Saturday, 04/02/2011 5:21:45 PM

Saturday, April 02, 2011 5:21:45 PM

Post# of 730301
I think that shareholders do not realize that just because they believe they found one avenue of attack that there might be either a fact or law that negates taking that route which is the reason you may not be seeing the ec join in and take that route. For example, there is the contention that FICA corporate is being released without contributing compensation for those releases ...which is against Walrath's view. So say shareholders are victorious and have FICA corporate removed from the releases. It may not matter, because there is a whole area of the law which involves the question of whether the written release of one joint tortfeasor also releases the remaining joint tortfeasors. So the law could operate to release FICA corporate anyway , although not a named party in the release. I haven't researched the issue to the facts at hand, so I do not know the answer in this specific instance.

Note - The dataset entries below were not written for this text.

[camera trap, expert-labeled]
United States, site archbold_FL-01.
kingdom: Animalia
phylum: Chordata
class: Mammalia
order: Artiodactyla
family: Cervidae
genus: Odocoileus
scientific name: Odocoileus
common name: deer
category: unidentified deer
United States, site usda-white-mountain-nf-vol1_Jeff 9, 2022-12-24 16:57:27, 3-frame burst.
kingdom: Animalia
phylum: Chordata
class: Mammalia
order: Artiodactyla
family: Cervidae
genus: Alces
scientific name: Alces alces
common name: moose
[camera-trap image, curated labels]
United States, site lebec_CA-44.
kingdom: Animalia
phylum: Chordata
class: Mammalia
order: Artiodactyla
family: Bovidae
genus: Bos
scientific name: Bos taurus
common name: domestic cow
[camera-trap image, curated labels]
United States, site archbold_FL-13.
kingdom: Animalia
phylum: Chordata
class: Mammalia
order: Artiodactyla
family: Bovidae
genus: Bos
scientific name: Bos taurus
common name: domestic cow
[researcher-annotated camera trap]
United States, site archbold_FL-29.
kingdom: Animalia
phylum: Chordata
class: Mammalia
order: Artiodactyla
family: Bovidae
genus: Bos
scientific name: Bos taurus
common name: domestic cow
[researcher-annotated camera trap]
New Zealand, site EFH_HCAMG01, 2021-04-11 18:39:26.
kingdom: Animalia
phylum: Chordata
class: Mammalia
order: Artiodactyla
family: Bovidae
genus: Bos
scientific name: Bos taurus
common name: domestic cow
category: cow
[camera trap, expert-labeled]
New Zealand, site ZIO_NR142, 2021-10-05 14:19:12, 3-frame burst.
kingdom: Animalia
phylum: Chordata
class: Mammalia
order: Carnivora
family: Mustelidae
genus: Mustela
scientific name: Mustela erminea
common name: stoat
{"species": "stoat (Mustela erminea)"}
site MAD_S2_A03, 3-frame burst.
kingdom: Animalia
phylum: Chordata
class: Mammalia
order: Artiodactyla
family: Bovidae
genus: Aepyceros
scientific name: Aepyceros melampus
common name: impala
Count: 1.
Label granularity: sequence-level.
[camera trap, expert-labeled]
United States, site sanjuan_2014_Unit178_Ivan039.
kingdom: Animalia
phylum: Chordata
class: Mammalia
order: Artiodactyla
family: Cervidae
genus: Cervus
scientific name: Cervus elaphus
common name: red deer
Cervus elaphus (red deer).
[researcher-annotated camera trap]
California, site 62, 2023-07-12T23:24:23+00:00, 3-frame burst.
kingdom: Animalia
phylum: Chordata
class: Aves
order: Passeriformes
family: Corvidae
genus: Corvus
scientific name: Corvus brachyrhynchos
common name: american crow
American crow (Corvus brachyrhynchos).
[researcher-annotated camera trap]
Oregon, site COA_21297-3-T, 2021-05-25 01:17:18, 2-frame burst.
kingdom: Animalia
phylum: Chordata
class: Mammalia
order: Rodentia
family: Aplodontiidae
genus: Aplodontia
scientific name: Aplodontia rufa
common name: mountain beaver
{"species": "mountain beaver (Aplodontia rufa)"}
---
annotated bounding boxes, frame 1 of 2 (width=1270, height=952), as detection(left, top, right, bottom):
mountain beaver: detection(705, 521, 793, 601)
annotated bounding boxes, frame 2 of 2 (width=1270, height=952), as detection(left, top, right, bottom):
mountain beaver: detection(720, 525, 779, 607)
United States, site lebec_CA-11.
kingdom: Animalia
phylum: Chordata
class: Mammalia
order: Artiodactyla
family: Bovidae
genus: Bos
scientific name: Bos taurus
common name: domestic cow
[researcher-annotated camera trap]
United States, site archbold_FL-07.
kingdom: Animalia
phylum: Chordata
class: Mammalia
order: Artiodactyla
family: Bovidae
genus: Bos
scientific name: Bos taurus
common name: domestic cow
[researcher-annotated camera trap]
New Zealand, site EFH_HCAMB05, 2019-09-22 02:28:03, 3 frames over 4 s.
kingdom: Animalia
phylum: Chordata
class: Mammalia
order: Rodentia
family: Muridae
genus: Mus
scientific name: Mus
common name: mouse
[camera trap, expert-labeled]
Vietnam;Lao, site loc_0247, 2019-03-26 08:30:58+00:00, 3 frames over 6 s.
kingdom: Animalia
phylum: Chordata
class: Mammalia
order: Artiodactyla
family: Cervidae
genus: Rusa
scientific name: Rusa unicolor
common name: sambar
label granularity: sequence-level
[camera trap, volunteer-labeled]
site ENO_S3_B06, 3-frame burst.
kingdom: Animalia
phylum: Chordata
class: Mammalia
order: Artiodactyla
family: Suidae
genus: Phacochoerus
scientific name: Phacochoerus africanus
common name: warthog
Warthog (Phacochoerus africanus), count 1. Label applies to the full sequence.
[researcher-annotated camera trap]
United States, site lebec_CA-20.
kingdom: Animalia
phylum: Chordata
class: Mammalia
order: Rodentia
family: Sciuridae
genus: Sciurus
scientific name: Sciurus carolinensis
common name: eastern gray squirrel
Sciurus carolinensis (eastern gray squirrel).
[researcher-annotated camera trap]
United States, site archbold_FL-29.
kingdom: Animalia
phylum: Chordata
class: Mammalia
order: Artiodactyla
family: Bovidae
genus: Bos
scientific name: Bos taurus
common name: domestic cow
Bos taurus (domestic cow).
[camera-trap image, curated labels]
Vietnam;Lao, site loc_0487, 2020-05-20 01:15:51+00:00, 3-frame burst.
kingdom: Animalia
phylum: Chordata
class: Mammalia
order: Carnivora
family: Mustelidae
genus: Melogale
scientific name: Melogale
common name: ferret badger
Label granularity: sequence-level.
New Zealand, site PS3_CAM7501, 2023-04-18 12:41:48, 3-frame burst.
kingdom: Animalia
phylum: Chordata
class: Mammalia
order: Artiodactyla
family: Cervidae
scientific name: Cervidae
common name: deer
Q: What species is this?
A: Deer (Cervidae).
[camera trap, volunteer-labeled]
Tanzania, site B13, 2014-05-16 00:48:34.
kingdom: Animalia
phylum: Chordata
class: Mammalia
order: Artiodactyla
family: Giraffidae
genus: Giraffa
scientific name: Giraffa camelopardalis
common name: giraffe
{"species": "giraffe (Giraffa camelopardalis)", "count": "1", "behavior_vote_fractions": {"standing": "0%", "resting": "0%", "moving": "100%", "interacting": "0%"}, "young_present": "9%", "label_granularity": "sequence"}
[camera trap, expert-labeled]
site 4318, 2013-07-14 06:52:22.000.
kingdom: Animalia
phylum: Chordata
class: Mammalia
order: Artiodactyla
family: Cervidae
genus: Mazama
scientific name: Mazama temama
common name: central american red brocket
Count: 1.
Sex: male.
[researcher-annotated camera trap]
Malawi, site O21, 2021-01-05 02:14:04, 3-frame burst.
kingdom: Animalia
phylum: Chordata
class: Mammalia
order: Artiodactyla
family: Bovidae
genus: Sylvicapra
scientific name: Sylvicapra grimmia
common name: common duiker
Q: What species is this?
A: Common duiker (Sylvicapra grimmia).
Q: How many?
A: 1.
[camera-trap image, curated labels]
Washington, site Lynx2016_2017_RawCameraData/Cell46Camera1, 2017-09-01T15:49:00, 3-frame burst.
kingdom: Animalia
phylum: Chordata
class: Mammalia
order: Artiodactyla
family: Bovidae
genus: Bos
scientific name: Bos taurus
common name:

But I am using it as an example to show that an issue cannot be looked at with horse blinders on. Other things have to be considered which might make something look like a sure thing not be so certain at all. My thinking about no valuation evidence at the first hearing by ec, is simply this. They thought they could defeat that por without it, and technically they did. In the meantime they kept their valuation information secret so they could go about getting interested buyers or capital , so they could create a workable alternative por. The senior note holders have to be paid off someway or another , before the litigation against fdic and jpm could ever continue imho. JMHO. I think silence means settlement is near.